M-Identity: User Identification Algorithm Based on Microphone Array
Zhenxuan Zhang, Chong Han, Jian Bao Guo, Lijuan Sun · 2025
Research on user identification based on footsteps has gained increasing attention. However, existing studies have not achieved sufficient efficiency and effectiveness in recognizing untrained users. To address this, this paper proposes a novel user identification algorithm called M-Identity, which passively identifies users by recognizing the characteristics of the footprint in their footsteps. The algorithm extracts mel-frequency cepstral coefficients (MFCCs) from the footsteps and uses a deep learning network called Id-Net, which is based on the Mobile Vision Transformer (MobileViT), for classification. To address the issue of new users, M-Identity adopts transfer learning by freezing the feature extractor parameters of Id-Net and fine-tuning them with lightweight training, achieving high recognition performance.
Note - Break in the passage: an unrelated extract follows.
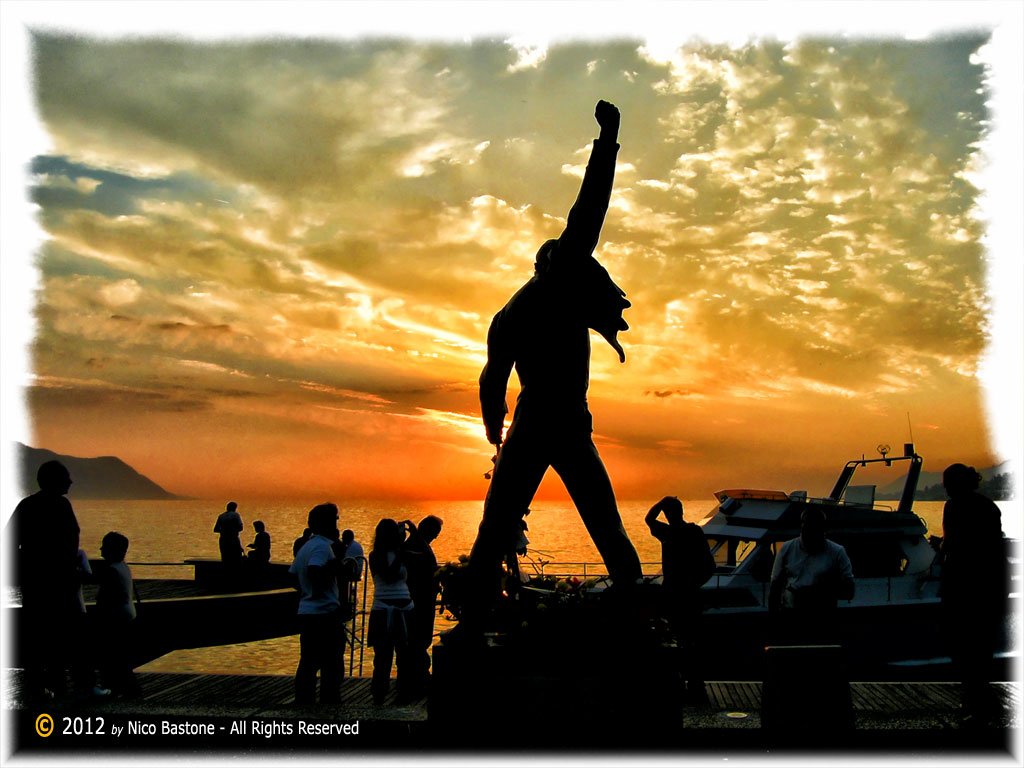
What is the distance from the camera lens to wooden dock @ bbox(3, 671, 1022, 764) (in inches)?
239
To adapt M - Identity to various environmental conditions, this paper applies spectral subtraction and autocorrelation-based methods to remove noise from the surroundings. The M-Identity model is implemented via a commercial microphone array and evaluated in indoor environments. The experimental results demonstrate that M-Identity achieves a user identification accuracy of 95.0%, with a superior performance in addressing the new user problem compared with existing approaches.